CHIETI. Assente ingiustificata. La Regione finisce sul banco degli imputati per aver ignorato, ieri mattina, il doppio incontro al Ministero della programmazione economica per le vertenze Sixty di...

CHIETI. Assente ingiustificata. La Regione finisce sul banco degli imputati per aver ignorato, ieri mattina, il doppio incontro al Ministero della programmazione economica per le vertenze Sixty di Chieti e Dialfluids di Canosa Sannita, sul futuro rispettivamente di 250 e 120 operai. Nel primo caso, i sindacati, rappresentati da Giuseppe Rucci e Giovanni Timoteo (nella foto) della Filctem Cgil, Ettore Di Natale della Cisl e Maurizio Sacchetti, Uil, parlano di ennesimo schiaffo della giunta Chiodi alla crisi industriale nel Chietino. I segnali non fanno sperare: le sorti dei 250 operai, rimasti fuori dagli obiettivi dei cinesi che hanno rilevato il famoso marchio, sono rinviate al prossimo incontro del 15 luglio. Il caso Dialfluids è persino peggiore.

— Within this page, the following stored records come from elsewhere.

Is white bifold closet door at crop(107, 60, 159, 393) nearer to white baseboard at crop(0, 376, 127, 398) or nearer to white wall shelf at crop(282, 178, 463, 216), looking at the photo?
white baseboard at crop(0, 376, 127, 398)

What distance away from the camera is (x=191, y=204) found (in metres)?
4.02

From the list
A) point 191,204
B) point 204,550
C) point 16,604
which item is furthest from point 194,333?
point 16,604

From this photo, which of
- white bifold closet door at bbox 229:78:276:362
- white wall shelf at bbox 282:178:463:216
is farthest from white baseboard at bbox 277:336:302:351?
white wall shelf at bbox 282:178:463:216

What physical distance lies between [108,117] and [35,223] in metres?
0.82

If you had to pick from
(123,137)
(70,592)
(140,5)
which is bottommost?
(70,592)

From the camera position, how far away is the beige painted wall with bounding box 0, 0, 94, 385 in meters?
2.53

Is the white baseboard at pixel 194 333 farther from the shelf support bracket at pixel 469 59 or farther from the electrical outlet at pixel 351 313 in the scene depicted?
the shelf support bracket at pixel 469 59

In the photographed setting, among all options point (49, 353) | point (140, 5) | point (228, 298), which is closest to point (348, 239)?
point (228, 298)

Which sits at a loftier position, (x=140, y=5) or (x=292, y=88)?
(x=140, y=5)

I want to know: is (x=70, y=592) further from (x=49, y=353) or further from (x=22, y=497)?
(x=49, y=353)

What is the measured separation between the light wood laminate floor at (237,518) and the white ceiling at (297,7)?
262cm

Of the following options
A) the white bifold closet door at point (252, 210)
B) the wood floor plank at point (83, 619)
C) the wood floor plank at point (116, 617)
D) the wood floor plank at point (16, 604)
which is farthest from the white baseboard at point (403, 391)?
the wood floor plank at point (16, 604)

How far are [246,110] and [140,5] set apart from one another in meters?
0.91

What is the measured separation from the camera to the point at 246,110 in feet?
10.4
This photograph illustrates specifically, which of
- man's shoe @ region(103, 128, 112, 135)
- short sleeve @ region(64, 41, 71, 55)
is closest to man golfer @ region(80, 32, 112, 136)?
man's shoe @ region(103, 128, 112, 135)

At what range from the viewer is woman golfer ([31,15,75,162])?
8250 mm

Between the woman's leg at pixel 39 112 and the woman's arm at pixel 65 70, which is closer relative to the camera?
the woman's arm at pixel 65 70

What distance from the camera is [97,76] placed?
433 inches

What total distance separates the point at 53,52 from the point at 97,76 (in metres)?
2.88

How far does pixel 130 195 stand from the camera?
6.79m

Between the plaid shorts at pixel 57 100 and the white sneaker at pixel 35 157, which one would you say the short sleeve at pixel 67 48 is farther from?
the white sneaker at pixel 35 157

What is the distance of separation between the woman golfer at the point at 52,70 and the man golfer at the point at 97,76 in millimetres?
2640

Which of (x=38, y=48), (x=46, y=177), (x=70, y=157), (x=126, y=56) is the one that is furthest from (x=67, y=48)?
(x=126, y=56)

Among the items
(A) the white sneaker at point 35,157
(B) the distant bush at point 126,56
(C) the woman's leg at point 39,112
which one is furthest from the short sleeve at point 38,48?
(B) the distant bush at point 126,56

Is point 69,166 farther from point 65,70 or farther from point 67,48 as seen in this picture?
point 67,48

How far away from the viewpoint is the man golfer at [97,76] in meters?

Con i sindacati, ieri, erano presenti anche il sindaco di Canosa, Lorenzo Di Sario, il sottosegretario Giovanni Legnini e il direttore di Confindustria, Fabrizio Citriniti. Ma anche l’azienda, oltre alla Regione, ha dato forfait. Carlo Petaccia, della Filctem Cgil, annuncia per oggi una riunione dei 120 operai davanti alla fabbrica di Canosa. E non esclude nuove e clamorose forme di protesta.